When does this actually apply?

Not every item here applies to every project. A local prototype with fake data and no real users does not need Ketch or a full audit log. But vibe-coded apps cross the production threshold faster than anything built before them. You can go from zero to a thousand signups in a weekend. The checklist needs to be done before that happens, not after.

A useful rule of thumb: if someone else's real email address is in your database, you are in production. From that moment, auth, RLS, secrets management, and a deletion flow are non-negotiable. The rest - audit logging, rate limiting, GDPR tooling, dependency scanning - follows as soon as the app has any meaningful usage or handles anything sensitive.

Build it in order. Get the foundation right first, then layer the rest on top before you start growing.

Concluding

The AI is an exceptional builder. It will ship whatever you describe at a pace you cannot match by hand. But it has no idea what your threat model is, who your users are, or what a data breach would cost you. That context is yours to provide.

Frequently asked questions

  • Why can't I just let the AI handle security too?

    The AI will implement whatever you ask without knowing your threat model.

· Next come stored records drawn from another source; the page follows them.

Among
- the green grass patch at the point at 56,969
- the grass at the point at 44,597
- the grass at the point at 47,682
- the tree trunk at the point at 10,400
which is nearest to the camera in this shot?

It will generate working auth, working DB queries, and working API calls. Whether those are secure depends entirely on how well you specified what "secure" means. The checklist exists to close that gap before the AI starts generating.

  • Does this checklist apply if I'm a real developer, not a non-technical founder?

    Absolutely. Experienced developers vibe-code too, and the speed is just as intoxicating. The same gaps appear. Moving fast with AI doesn't make you immune to shipping an open S3 bucket or forgetting to enable RLS.

  • What's the minimum viable security setup for a side project?

    At minimum - auth via an established provider, RLS enabled on every table, secrets in environment variables never in code, and HTTPS everywhere. Everything else on this list matters once you have real users or real data.

  • Is Clerk better than building auth with Supabase Auth?

    Neither is universally better - both are solid choices. Clerk gives you more UI control and organization features out of the box. Supabase Auth integrates tightly with the database layer. The point is to pick one and use it, not to write your own.

  • How do I handle GDPR if I'm not based in Europe?

    If any of your users are in Europe, GDPR applies to you. The practical minimum is a privacy policy, a way for users to request deletion of their data, and not storing data you don't need. Tools like Ketch or Osano handle the consent layer. Supabase and similar platforms let you delete user rows cleanly. Build deletion into your data model from day one.

  • What's the service role key and why is it dangerous?

    The service role key in Supabase bypasses all Row Level Security policies. It is meant for server-side administrative tasks only. AI-generated code often reaches for it because it eliminates permission errors - but that means it also eliminates all your carefully written RLS rules. Never use it for regular user-facing requests, and never let it near client-side code.